You'll love it because it's YOURS!


----------



## ChubaDub (Jun 14, 2011)

lol. i ca't wait. got the blue and white.


----------



## Turtle Torque (Jun 13, 2011)

Gratz on the 11 synapse 6. take some pics of the blue and white. from what i've seen...most of us got black and white. you will love it. i've done numerous 50+ mile bike rides and they are comfortable rides.


----------



## m2fm2 (Jul 27, 2011)

Congrats. Mine is two weeks old and I'm loving it! I've got the blue/white paint in Synapse 4 paint scheme and it looks great. You will love it.


----------



## M60 (Jul 27, 2011)

Great bikes. I got a 5 ten days ago. It only costs a bit more to go first class.


----------



## njleach (Jun 21, 2010)

congrats! :thumbsup:

i've got an '09 synapse and i absolutely love it - comfortable as on longer rides and not too bad even in the odd crit here and there - enjoy!


----------



## ChubaDub (Jun 14, 2011)

i won't pick it up until i cash a check on monday  so anxious!


----------



## Turtle Torque (Jun 13, 2011)

ChubaDub said:


> i won't pick it up until i cash a check on monday  so anxious!



Yeah. when I bought mine, I plunked down my debit card to pay it on Sat and they told me best case scenario that it would be in Wed. Worse case Fri. Mine came in on Thursday and later afternoon to boot. I had late shift and since my boss is also a roadie, she was cool with me getting my bike as long as I could get one of my co-worker to cover my shift. It all worked out.


----------



## ChubaDub (Jun 14, 2011)

oh mine is in a box at the LBS lol, well it might even be a full bike by now for all i know! 

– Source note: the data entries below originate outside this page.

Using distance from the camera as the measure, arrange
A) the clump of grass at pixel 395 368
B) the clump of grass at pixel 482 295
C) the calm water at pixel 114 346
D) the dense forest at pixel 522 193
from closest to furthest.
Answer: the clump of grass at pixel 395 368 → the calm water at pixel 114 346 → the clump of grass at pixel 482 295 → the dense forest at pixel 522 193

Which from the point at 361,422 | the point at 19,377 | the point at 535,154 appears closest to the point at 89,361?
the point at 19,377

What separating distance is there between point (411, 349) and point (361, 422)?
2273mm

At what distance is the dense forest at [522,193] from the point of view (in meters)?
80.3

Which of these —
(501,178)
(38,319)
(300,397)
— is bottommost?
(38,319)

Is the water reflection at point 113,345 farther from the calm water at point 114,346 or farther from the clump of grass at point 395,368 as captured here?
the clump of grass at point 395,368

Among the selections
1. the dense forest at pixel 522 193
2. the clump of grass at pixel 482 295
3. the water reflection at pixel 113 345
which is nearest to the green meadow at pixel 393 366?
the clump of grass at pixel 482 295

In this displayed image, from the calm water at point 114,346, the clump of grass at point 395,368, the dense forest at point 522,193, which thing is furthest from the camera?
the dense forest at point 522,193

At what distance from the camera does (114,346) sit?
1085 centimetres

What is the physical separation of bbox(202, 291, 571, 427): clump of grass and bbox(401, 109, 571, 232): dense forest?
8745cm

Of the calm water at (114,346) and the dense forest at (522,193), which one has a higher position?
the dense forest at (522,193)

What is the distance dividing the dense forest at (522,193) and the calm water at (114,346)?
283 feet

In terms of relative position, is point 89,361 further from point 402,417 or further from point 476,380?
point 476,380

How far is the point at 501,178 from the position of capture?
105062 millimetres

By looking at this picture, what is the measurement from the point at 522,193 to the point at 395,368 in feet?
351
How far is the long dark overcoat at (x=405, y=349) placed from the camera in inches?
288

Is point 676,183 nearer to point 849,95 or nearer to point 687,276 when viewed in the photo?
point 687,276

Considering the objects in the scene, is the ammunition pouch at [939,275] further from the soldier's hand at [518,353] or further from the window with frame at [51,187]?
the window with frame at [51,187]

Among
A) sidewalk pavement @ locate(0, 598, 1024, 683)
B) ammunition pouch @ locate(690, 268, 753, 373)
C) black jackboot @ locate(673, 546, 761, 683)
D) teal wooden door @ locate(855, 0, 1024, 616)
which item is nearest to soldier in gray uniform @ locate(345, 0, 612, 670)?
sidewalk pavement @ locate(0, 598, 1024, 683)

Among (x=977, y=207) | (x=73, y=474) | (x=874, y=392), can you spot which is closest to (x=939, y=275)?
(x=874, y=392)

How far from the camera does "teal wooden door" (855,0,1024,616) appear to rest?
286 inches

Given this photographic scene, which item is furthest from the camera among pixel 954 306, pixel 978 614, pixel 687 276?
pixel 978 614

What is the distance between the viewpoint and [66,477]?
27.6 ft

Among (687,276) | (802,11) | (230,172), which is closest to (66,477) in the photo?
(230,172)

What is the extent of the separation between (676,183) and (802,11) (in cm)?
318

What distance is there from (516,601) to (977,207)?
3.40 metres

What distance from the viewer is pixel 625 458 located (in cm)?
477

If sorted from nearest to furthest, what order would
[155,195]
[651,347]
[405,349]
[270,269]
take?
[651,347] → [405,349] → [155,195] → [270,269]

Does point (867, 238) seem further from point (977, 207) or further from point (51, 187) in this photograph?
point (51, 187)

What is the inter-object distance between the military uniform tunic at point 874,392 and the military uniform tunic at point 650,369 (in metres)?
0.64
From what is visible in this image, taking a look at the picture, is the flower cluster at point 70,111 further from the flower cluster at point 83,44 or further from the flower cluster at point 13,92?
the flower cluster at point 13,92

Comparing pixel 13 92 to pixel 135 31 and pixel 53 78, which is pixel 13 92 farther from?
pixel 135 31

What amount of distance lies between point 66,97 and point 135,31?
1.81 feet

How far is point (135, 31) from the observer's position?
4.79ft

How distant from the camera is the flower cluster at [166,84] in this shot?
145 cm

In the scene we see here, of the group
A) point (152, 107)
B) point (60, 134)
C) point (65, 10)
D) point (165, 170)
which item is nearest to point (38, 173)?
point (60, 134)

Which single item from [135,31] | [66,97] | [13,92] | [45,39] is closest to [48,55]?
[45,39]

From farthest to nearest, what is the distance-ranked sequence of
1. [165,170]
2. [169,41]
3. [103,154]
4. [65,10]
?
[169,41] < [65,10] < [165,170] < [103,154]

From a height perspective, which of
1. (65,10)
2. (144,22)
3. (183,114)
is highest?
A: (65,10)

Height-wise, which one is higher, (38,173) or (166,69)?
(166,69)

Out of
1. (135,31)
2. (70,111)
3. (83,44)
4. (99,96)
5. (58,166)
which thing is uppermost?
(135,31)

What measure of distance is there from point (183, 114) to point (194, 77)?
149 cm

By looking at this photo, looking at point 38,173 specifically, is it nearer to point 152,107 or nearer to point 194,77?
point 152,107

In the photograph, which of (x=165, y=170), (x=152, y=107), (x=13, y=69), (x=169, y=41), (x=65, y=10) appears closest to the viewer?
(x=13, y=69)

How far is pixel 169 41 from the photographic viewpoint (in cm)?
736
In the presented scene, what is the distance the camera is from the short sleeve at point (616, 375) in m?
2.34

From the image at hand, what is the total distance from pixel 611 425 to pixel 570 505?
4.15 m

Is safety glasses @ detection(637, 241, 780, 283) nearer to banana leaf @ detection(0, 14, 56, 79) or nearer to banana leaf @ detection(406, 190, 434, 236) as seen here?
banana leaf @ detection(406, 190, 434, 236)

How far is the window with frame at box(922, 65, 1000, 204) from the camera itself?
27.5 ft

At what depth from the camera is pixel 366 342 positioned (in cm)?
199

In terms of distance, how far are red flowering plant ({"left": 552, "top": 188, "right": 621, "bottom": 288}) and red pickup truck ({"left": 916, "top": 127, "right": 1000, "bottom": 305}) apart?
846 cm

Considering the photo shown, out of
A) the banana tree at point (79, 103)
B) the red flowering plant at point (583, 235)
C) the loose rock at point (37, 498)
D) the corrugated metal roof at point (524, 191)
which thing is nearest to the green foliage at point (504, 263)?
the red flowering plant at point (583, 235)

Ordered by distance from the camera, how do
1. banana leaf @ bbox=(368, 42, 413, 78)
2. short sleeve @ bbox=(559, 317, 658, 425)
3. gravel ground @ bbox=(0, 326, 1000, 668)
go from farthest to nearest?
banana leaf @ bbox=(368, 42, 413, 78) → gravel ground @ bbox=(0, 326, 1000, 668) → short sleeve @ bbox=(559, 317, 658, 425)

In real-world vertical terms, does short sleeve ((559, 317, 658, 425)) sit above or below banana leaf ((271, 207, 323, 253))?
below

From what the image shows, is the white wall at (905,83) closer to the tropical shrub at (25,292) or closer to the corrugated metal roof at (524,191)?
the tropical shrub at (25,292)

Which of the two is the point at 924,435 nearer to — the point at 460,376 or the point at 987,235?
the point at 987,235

i wasn't sure who was more surprised, the guy at the LBS when someone called specifically asking for a size 61 synapse carbon 6, since cannondale didn't have any left, or me when he said... "yeah, we got one."


----------



## Turtle Torque (Jun 13, 2011)

Yeah, I would be surprised too. 61 is not a common size. Most common size I see is 54 or 56. On occasion I will see a 52cm (51cm synapse). Never have I've seen a 61cm in any LBS store I've been too.


----------



## ChubaDub (Jun 14, 2011)

that's probably why they still had it in the box... they still managed to get 1625 out of me for it... not bad though, got 10% off of my shoes and pedals and the LBS owner nixed the tax too  ended up getting the bike, fitting, shoes, pedals, 2 cages, and 2 bottles, for 1800 OTD


----------



## Turtle Torque (Jun 13, 2011)

ChubaDub said:


> that's probably why they still had it in the box... they still managed to get 1625 out of me for it... not bad though, got 10% off of my shoes and pedals and the LBS owner nixed the tax too  ended up getting the bike, fitting, shoes, pedals, 2 cages, and 2 bottles, for 1800 OTD


That's a good deal. mine was $1818 just the bike.


----------



## ChubaDub (Jun 14, 2011)

ouch! i guess i did get a good deal


----------



## Turtle Torque (Jun 13, 2011)

this time of year is always a great time to buy a bike. LBS getting rid of last years model. I was being impatient and wanted to ride now. I'm glad I did. I've been reviewing the 2012 Synapse and I'm little skeptical. according to initial observations, the 2012 seat stay and fork has been re-designed. supposedly to dampen the road noise more and make the bike more comfortable. To me, sounds like the bike will be more "plush." Granted I bought the bike for all day bike riding, but more "plush" just sounds too plush.


----------



## ChubaDub (Jun 14, 2011)

Turtle Torque said:


> this time of year is always a great time to buy a bike. LBS getting rid of last years model. I was being impatient and wanted to ride now. I'm glad I did. I've been reviewing the 2012 Synapse and I'm little skeptical. according to initial observations, the 2012 seat stay and fork has been re-designed. supposedly to dampen the road noise more and make the bike more comfortable. To me, sounds like the bike will be more "plush." Granted I bought the bike for all day bike riding, but more "plush" just sounds too plush.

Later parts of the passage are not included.